_REQUIRED WORK:_ In the comment thread below, which Action Half-Life map contained a room said to temporarily desaturate real-life vision?

_EXTRACT:_
29/11/2011 at 17:21 Hoaxfish says:
Friend not included I’m guessing
29/11/2011 at 17:45 Bfox says:
Why do so many indie games hurt my eyes?
29/11/2011 at 23:45 Dances to Podcasts says:
Because your eyesight has been dulled by boring greys and dirty browns.
30/11/2011 at 07:23 soldant says:
Pretty sure bright green and bright red aren’t so good for your eyes either…
30/11/2011 at 12:02 bear912 says:
There was a room in the Action Half-Life map that Quinns wrote about a while back (“ahl_5am”) which, if you spent enough time in it, would temporarily desaturate your actual, real-life vision…
29/11/2011 at 17:47 Kefren says:
Freescape!
29/11/2011 at 17:52 Kefren says:
If you mix http://thumb.squakenet.com/5601/9700-CastleMaster.jpg with http://www.ysrnry.co.uk/cgi-bin/zoompic.pl?orgsize=256×192&url=/wosfiles/ingame/CastleMaster.gif you get the first screenshot, almost.

_EXTRACTED ENTRIES:_

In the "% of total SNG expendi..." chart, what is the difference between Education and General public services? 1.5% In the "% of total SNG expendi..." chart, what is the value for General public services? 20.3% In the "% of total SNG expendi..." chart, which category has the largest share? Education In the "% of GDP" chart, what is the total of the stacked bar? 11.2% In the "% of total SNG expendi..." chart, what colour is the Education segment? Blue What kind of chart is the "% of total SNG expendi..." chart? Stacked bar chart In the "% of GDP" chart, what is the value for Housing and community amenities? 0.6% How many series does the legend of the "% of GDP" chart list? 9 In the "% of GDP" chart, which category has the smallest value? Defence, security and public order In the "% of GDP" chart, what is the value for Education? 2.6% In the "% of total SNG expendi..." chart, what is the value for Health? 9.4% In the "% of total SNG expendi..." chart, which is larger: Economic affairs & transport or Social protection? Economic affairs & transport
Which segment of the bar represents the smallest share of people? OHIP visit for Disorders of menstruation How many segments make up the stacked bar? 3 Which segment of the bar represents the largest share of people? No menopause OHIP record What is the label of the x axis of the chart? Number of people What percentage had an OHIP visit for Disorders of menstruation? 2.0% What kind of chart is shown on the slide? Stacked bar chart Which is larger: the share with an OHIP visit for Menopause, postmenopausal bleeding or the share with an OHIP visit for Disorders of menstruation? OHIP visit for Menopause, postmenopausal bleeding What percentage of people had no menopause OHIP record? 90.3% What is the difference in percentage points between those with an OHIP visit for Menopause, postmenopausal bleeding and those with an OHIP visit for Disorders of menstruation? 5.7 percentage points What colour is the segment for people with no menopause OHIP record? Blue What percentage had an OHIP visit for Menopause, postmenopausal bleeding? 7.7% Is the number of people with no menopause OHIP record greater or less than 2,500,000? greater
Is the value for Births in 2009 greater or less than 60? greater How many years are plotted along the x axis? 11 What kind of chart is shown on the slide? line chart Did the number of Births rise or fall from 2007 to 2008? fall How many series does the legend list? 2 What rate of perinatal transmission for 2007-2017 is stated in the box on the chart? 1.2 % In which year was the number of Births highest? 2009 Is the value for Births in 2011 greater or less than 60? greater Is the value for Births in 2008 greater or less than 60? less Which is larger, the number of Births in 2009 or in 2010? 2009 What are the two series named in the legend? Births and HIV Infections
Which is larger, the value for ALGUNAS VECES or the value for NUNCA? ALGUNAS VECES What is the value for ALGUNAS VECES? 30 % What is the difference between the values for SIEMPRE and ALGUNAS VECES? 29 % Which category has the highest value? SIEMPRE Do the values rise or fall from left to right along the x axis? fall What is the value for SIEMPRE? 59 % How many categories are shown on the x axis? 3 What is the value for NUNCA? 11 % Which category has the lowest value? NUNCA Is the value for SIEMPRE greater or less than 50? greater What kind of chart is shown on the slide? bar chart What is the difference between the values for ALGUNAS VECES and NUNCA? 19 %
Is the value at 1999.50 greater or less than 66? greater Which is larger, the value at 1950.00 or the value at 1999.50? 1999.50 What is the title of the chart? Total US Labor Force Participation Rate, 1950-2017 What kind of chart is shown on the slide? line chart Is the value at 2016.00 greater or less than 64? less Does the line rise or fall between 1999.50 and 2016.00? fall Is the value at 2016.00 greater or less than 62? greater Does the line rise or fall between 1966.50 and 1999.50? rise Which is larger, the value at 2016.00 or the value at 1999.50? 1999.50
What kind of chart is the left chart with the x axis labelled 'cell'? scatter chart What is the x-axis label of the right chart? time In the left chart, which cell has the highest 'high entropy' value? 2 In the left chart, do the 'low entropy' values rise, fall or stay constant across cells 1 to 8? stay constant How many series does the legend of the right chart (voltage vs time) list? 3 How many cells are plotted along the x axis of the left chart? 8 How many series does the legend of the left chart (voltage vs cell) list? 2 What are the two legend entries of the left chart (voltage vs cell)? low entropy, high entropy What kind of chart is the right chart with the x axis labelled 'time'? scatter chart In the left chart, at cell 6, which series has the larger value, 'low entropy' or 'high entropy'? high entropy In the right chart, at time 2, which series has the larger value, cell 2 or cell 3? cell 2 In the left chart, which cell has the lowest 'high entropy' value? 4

_RESPONSE:_ ahl_5am